_TASK TO CARRY OUT:_
Can you write out the stretch from the line containing "What is furthest" through the end of the entries again, replacing "pronghorn leg" with "antelope leg" and leaving everything else unchanged?

Extracted entries
━━━━━━━━

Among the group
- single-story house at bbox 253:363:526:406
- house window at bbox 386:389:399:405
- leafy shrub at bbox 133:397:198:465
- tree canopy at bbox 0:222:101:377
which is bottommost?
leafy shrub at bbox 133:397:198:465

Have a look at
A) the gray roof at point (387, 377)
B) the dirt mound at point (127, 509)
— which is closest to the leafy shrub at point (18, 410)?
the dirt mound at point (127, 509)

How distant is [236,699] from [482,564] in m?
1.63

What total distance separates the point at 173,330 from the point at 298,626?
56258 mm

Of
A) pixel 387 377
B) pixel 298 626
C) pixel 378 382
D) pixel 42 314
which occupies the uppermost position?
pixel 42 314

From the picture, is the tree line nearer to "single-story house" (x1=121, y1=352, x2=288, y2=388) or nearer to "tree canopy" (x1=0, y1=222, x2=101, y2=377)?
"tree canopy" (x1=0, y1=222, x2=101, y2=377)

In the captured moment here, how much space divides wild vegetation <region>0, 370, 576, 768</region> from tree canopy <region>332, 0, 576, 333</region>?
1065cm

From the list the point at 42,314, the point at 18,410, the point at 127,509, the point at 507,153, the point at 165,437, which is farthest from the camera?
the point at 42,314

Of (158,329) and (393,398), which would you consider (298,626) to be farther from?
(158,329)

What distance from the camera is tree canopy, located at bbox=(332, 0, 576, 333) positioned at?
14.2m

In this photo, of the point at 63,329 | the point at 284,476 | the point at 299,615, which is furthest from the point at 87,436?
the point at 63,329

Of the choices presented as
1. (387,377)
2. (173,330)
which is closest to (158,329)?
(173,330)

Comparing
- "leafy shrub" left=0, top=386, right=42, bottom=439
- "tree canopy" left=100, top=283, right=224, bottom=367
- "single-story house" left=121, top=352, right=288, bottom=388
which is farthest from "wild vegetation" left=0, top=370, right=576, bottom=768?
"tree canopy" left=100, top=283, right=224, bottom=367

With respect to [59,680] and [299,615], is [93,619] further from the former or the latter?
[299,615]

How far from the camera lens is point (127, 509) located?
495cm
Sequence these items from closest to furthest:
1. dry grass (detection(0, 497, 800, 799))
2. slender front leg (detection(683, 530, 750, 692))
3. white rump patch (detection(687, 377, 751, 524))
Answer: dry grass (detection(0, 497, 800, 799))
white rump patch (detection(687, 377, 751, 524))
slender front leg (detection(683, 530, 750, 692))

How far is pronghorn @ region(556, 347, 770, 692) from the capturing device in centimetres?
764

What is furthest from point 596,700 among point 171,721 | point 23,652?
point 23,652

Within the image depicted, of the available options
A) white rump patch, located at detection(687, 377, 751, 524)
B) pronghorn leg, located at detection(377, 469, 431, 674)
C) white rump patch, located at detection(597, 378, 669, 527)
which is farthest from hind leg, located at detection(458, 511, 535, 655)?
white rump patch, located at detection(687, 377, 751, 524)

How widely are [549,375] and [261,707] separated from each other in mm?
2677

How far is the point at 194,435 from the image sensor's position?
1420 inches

━━━━━━━━

_TASK RESULT:_
What is furthest from point 596,700 among point 171,721 | point 23,652?
point 23,652

Within the image depicted, of the available options
A) white rump patch, located at detection(687, 377, 751, 524)
B) antelope leg, located at detection(377, 469, 431, 674)
C) white rump patch, located at detection(597, 378, 669, 527)
which is farthest from hind leg, located at detection(458, 511, 535, 655)?
white rump patch, located at detection(687, 377, 751, 524)

How widely are [549,375] and [261,707] separated from each other in mm?
2677

How far is the point at 194,435 from the image sensor's position?
1420 inches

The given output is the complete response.